(Collected data entries)
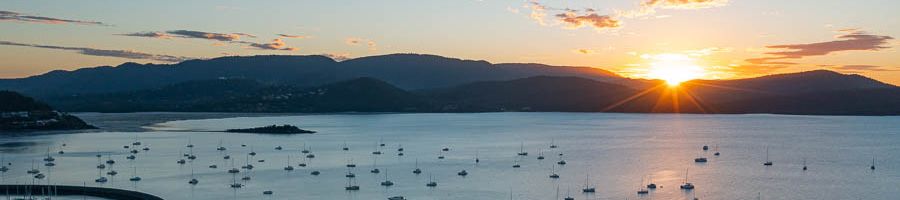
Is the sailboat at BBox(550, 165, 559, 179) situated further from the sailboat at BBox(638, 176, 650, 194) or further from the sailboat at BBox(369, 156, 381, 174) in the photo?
the sailboat at BBox(369, 156, 381, 174)

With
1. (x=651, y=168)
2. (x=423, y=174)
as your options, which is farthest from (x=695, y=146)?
(x=423, y=174)

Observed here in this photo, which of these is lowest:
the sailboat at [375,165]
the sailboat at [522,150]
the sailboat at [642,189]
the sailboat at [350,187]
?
the sailboat at [350,187]

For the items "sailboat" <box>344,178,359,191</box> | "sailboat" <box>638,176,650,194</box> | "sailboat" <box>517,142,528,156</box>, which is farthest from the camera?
"sailboat" <box>517,142,528,156</box>

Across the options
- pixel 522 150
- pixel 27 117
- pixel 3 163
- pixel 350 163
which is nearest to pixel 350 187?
pixel 350 163

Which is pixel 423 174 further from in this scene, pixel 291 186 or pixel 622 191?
pixel 622 191

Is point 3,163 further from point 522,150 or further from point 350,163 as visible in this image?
point 522,150

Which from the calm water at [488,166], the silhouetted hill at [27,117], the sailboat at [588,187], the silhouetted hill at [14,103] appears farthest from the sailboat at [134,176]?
the silhouetted hill at [14,103]

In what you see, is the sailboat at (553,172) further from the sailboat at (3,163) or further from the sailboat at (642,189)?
the sailboat at (3,163)

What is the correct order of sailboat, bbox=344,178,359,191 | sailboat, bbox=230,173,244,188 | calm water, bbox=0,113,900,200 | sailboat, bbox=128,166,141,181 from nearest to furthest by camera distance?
calm water, bbox=0,113,900,200
sailboat, bbox=344,178,359,191
sailboat, bbox=230,173,244,188
sailboat, bbox=128,166,141,181

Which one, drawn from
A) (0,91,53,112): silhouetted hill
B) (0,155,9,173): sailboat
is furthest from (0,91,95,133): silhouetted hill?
(0,155,9,173): sailboat
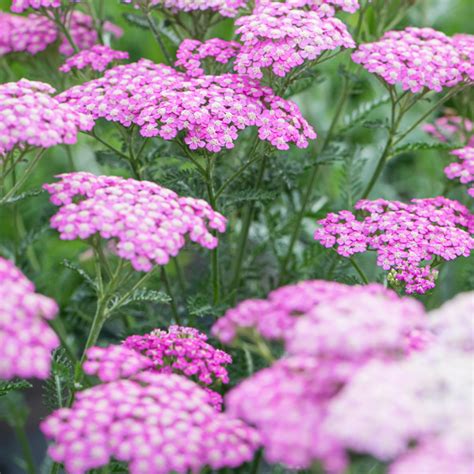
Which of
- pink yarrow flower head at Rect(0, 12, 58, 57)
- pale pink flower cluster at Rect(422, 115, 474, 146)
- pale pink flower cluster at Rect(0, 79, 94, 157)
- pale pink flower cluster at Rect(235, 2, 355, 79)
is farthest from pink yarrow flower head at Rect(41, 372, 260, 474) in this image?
pale pink flower cluster at Rect(422, 115, 474, 146)

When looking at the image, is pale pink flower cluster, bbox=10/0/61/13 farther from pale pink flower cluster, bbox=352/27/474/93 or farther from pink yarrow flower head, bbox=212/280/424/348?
pink yarrow flower head, bbox=212/280/424/348

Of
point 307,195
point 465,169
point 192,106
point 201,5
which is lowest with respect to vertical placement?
point 307,195

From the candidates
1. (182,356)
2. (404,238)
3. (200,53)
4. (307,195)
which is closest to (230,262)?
(307,195)

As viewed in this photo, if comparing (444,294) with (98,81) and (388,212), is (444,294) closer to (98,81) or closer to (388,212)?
(388,212)

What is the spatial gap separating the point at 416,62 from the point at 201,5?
549mm

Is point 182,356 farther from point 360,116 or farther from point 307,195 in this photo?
point 360,116

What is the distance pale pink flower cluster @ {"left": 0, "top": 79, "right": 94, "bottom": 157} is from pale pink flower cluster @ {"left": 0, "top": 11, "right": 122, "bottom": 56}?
0.76 m

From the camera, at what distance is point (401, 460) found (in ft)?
3.43

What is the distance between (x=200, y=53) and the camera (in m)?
2.06

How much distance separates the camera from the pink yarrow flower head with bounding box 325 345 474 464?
3.27 feet

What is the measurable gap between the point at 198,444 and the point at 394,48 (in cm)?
126

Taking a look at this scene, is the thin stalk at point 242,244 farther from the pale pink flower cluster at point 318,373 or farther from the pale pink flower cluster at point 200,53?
the pale pink flower cluster at point 318,373

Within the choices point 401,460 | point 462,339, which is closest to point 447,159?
point 462,339

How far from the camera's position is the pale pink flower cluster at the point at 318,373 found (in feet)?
3.46
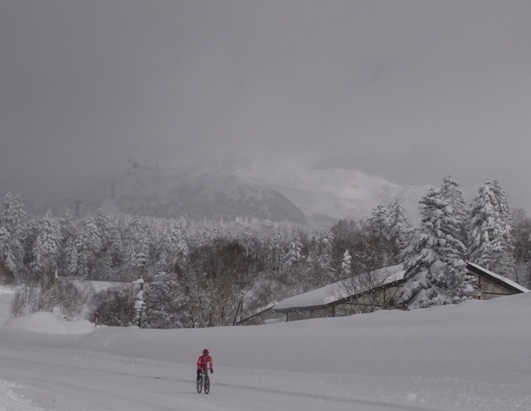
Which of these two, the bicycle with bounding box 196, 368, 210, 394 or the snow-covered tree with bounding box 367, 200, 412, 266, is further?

_Stated problem_
Retype exactly the lines above, starting at the line containing "How much distance" and ending with the last line, both included; leave out the pictures.

_Finished answer_
How much distance separates the camera from the pink yarrow flower head with bounding box 325 345 474 464?
3.27 feet

What is the measurable gap between the point at 198,444 and the point at 394,48 (in cm)?
126

Taking a look at this scene, is the thin stalk at point 242,244 farther from the pale pink flower cluster at point 318,373 or farther from the pale pink flower cluster at point 200,53?
the pale pink flower cluster at point 318,373

Within the choices point 401,460 | point 462,339, which is closest to point 447,159?
point 462,339

How far from the camera's position is the pale pink flower cluster at the point at 318,373 found (in feet)?
3.46
Which of these two, the bicycle with bounding box 196, 368, 210, 394 or the snow-covered tree with bounding box 367, 200, 412, 266, is further?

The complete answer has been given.